Exercise details:
Reproduce the stretch from "Among these —" through "413 centimetres", substituting "closest" for every "nearest" and changing nothing else.

Recorded information:
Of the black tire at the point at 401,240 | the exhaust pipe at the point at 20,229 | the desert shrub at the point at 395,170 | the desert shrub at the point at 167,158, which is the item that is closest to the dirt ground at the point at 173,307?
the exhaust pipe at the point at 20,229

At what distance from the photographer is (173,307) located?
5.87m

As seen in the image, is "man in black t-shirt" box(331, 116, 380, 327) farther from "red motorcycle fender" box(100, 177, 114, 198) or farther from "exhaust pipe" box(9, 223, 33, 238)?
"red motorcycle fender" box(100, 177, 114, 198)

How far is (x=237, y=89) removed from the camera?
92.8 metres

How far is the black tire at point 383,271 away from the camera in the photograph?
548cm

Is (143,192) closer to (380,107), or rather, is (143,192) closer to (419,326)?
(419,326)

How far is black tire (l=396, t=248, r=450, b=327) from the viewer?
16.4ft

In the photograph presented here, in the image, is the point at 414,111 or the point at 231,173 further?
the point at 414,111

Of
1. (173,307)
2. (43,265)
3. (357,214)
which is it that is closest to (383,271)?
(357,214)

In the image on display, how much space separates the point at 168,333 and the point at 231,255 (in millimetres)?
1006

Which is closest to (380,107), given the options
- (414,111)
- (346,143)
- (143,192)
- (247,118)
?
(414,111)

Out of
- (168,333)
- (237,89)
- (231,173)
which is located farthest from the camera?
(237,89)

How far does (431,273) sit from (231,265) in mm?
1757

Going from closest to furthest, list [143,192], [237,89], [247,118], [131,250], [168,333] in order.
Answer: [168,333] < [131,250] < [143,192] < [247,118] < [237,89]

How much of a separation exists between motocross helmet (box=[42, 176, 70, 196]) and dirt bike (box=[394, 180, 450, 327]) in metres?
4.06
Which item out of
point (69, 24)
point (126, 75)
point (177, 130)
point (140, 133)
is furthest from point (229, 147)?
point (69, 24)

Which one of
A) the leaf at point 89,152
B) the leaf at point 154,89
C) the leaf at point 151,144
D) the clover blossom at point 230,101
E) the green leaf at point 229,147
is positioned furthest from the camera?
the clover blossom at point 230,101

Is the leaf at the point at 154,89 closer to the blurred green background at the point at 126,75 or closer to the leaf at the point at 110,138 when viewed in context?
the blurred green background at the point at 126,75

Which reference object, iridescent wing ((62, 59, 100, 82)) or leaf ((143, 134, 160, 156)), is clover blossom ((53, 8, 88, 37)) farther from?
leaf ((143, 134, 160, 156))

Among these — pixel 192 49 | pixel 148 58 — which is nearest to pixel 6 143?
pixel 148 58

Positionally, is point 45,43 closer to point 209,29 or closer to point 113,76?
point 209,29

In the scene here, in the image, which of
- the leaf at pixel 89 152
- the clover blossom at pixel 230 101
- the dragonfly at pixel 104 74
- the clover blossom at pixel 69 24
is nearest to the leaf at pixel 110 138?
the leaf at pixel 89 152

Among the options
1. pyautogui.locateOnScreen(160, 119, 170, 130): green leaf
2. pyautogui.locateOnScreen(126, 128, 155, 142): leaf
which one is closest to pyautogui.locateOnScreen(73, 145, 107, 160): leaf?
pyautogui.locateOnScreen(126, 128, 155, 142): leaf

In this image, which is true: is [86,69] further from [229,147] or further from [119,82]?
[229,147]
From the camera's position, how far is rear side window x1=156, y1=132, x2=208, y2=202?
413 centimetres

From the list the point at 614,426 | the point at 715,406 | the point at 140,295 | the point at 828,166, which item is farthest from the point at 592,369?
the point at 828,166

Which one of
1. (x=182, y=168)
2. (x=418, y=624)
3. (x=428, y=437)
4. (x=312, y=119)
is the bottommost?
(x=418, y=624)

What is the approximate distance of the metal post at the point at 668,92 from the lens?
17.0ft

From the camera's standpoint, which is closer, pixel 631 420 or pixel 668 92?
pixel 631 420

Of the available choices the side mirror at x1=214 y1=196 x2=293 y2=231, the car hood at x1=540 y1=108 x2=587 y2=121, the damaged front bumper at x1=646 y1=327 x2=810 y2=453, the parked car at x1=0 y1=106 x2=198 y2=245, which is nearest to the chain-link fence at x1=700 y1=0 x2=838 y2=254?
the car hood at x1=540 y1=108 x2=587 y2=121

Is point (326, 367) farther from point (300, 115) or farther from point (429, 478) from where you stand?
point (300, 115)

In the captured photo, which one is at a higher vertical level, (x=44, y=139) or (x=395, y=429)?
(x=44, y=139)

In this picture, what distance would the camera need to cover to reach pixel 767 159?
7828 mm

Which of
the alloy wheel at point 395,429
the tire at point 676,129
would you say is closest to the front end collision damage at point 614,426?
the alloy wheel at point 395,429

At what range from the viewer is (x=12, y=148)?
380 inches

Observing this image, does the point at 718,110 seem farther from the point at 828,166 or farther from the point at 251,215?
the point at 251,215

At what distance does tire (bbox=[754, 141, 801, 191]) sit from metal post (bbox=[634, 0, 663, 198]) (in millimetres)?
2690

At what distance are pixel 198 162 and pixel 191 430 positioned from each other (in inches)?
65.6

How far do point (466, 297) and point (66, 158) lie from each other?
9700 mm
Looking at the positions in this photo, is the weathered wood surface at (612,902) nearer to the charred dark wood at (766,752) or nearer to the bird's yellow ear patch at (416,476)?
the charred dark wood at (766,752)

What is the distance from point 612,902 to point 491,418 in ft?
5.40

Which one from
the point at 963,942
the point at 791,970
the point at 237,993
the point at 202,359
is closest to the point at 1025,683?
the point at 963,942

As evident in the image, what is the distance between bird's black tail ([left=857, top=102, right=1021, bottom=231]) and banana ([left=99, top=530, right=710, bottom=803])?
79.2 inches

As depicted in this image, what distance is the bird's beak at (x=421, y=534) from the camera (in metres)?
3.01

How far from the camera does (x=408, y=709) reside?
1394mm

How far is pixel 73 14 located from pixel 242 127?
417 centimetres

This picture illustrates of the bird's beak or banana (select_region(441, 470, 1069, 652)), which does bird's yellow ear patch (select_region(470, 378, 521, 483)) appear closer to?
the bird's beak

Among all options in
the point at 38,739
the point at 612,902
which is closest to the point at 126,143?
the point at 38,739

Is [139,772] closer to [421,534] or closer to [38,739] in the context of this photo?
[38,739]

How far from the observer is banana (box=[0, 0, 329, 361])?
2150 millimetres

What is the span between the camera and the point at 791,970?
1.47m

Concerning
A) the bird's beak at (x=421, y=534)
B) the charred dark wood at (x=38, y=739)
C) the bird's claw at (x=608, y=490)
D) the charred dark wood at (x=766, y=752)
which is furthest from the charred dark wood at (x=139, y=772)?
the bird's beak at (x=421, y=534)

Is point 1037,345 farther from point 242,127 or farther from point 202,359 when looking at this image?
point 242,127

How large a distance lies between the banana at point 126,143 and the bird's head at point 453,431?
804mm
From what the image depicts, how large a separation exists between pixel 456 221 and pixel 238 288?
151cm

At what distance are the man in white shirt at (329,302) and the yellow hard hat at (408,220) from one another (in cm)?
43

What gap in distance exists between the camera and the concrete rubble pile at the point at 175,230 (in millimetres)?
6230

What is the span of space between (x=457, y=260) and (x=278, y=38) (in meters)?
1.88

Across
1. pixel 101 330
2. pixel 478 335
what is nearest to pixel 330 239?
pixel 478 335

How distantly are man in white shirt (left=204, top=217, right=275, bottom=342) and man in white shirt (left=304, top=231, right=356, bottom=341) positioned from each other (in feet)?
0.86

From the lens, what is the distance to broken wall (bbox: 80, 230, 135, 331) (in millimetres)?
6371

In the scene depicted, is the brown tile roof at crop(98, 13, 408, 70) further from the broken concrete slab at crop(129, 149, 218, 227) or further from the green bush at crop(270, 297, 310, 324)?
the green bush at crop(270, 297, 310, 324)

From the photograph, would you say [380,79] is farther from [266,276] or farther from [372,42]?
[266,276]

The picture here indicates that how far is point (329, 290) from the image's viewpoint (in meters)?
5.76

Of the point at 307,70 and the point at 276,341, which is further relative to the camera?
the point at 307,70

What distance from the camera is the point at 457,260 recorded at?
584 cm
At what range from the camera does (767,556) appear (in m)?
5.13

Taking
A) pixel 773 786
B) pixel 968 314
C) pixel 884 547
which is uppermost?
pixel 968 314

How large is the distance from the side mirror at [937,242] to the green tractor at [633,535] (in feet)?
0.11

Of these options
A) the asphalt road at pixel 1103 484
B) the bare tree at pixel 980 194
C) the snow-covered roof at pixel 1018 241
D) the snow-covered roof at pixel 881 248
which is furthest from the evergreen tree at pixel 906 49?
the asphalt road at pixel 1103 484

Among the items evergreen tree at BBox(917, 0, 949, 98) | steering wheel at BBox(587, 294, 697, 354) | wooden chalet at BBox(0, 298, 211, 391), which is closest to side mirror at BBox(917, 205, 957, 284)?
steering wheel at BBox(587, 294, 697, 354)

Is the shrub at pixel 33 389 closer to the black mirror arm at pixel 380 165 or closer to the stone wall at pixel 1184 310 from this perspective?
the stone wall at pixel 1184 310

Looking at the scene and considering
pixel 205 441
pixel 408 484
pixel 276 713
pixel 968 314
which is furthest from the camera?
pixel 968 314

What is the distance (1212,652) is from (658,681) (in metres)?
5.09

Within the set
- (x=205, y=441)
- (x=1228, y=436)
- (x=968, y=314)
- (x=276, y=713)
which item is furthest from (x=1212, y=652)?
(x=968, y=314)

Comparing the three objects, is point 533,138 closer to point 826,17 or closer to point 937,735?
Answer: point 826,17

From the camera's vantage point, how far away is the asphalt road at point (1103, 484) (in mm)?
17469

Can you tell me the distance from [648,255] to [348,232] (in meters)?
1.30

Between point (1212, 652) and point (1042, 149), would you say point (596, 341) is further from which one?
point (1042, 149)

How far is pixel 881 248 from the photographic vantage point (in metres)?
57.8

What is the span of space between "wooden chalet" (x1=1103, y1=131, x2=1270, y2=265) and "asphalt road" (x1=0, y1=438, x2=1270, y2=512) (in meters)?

Answer to this problem:
Among these — pixel 192 49 | pixel 148 58 — which is closest to pixel 6 143?
pixel 148 58

Positionally, is point 45,43 closer to point 209,29 or closer to point 113,76?
point 209,29

In the scene here, in the image, which of
- the leaf at pixel 89 152
- the clover blossom at pixel 230 101
- the dragonfly at pixel 104 74
- the clover blossom at pixel 69 24
is closest to the leaf at pixel 110 138?
the leaf at pixel 89 152

Among the options
1. pyautogui.locateOnScreen(160, 119, 170, 130): green leaf
2. pyautogui.locateOnScreen(126, 128, 155, 142): leaf
which one is closest to pyautogui.locateOnScreen(73, 145, 107, 160): leaf?
pyautogui.locateOnScreen(126, 128, 155, 142): leaf

In this image, which is true: is [86,69] further from [229,147] or further from [119,82]?
[229,147]
From the camera's position, how far is rear side window x1=156, y1=132, x2=208, y2=202?
413 centimetres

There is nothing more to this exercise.